Geofrey Otieno Ongondo v APA Insurance Co Limited [2018] KEHC 1714 (KLR) | Striking Out Of Pleadings | Esheria

Geofrey Otieno Ongondo v APA Insurance Co Limited [2018] KEHC 1714 (KLR)

Full Case Text

REPUBLIC OF KENYA

IN THE HIGH COURT OF KENYA

AT NAIROBI

CIVIL CASE NO. 61 of 2018

GEOFREY OTIENO ONGONDO..............................PLAINTIFF

VERSUS

APA INSURANCE CO. LIMITED............................DEFENDANT

RULING

This suit was filed on 9th March, 2017. After service if summons the defendant filed a defence on 24th April, 2011. A reply to the defence followed on 2nd May, 2017.   The cause of action is based on a judgment HCCC No. 767 of 2004 in which the plaintiff herein sued the defendant’s insured and obtained judgment in his favour.  This is therefore a declaratory suit that the defendant should satisfy the decree of that previous suit, because it is the successor of Pan African Insurance Company Limited which had insured the motor vehicle involved in the accident with the plaintiff.

There is evidence that this matter was referred to mediation which however failed and the matter reverted to the court.

The application before me seeks the order that the defendant’s statement of defence be struck out and the defendant be compelled to satisfy the decree in HCCC No. 767 of 2004 aforesaid.  The application is supported by an affidavit to which there is a reply opposing the same.

The principles governing such applications are now settled.  The applicant is supposed to demonstrate that there are no triable issues capable of being subjected to a trial.  It has been observed severally that striking out of a pleading completely denies a party the right to a hearing, and thereby driving such a party from the judgment seat.   It is a draconian step which should be used sparingly and only in the clearest of cases.

In the case of a defence being sought to be struck out, the applicant must show and convince the court that it is a sham, and raises no bonafide triable issue worth the consideration of a court by way of a trial.   A triable issue has been defined as an issue which raises a prima facie defence which should go to trial for adjudication. See HCCC No. 79 Of 2013 Saudi Arabia Airlines Corporation vs. Premimiun Petroleum Co. Limited, DT Dobie & Co. Limited vs. Muchina & Another (1982) Klr 1 and Bakex Millers Limited vs. Eagles Industries Limited (2014) e KLR.

Some submissions made by counsel delve into evidence which reinforce the position that a hearing is necessary alongside interpretation of applicable status.  Since submissions may not take the place of evidence, I am persuaded there are clear triable issues which belong to the province of a trial.  In the case of Cassam vs. Sachania (1982) KLR 191 at 197 the court (Potter JA) said as follows,

“But summary determinations are for plain cases, both as regards the facts and the law.

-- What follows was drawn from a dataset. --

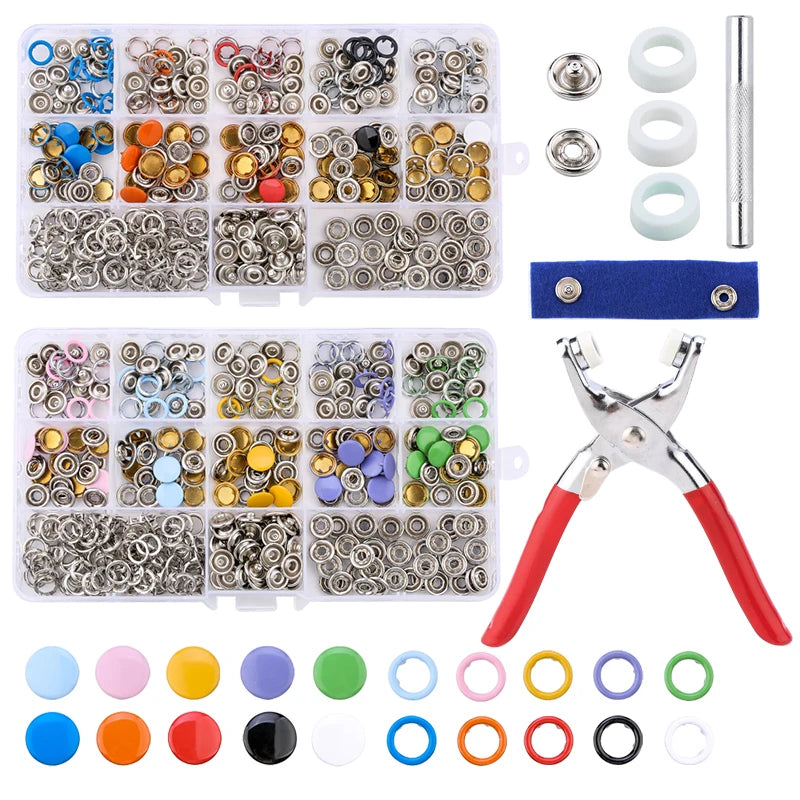 Snap Fastener Kit – Metal Buttons with Pliers Tool Set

An issue between the parties to an interlocutory application should not be decided at that stage unless the material facts are capable of being adequately established and the law is capable of being fully argued without the benefit of a trial.”

This is not a case suitable for summary procedure.  I have no hesitation in dismissing the application and at the same time observe that, such applications contribute to delay in finalising disputes before the court yet the courts end up being blamed for the same.

Having dismissed the application, the plaintiff shall pay their defendant costs occasioned by this application.

Dated, signed and delivered at Nairobi this 20th Day of December, 2018.